まずは、医学的な視点から見た「授乳中の食事に関する基本的な考え方」について確認していきましょう。

アルコール

授乳中の飲酒については、基本的に控えることが推奨されています。

アルコールは母乳へ移行するため、赤ちゃんの睡眠や発達に影響を与える可能性があるからです。

厚生労働省の指針や海外の専門機関でも、アルコールは乳汁へ移行するため摂取を控えるべきと明確に示されています。

お祝いの席などで飲酒する場合でも、「2〜3時間空ければ必ず安全」とは言い切れません。

なぜなら、アルコールが体から抜ける時間は飲酒量だけでなく、体重やアルコール度数、飲んだ時間帯などによって大きく変わるためです。

そのため一律に「何時間後なら大丈夫」と判断するのではなく、できるだけ飲酒を避けることが安心につながります。

どうしても飲む場合は、事前に搾乳しておく、ノンアルコール飲料を選ぶなどの工夫も検討してみてくださいね。

薬の服用

体調を崩した際の薬の服用も、ママにとっては大きな不安要素の一つではないでしょうか。

実は、多くの市販薬や処方薬は授乳中でも安全に使用できることが分かっており、過度に心配しすぎる必要はありません。

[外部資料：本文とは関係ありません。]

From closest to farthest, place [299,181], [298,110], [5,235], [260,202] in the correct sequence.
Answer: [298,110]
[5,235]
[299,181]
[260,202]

ただし、成分によっては母乳への移行量が多いものもあるため、自己判断で服用するのは避けたいところです。

診察を受ける際は必ず授乳中であることを伝え、医師や薬剤師に相談して安全な薬を選んでもらうのが最も安心な方法ですよ。

水銀を多く含む大型魚

授乳中に絶対食べてはいけないわけではありませんが、キンメダイやメカジキ、クロマグロなどの大型魚は水銀を比較的多く含みます。

厚生労働省でも妊娠中・授乳中は食べる頻度や量に配慮するよう案内されています。

刺身や寿司を楽しむ際は、さまざまな魚をバランスよく選ぶようにしましょう。

助産師としてよくある相談

私が母乳相談でよく受ける質問のひとつが、

「ケーキを食べたら乳腺炎になりますか?」
「お餅を食べるとおっぱいが詰まりますか?」

というものです。

実際には、特定の食べ物だけが直接乳腺炎の原因になるとは考えられていません。

むしろ授乳間隔が空くことや、疲労・睡眠不足・ストレスなどの影響が大きいとされています。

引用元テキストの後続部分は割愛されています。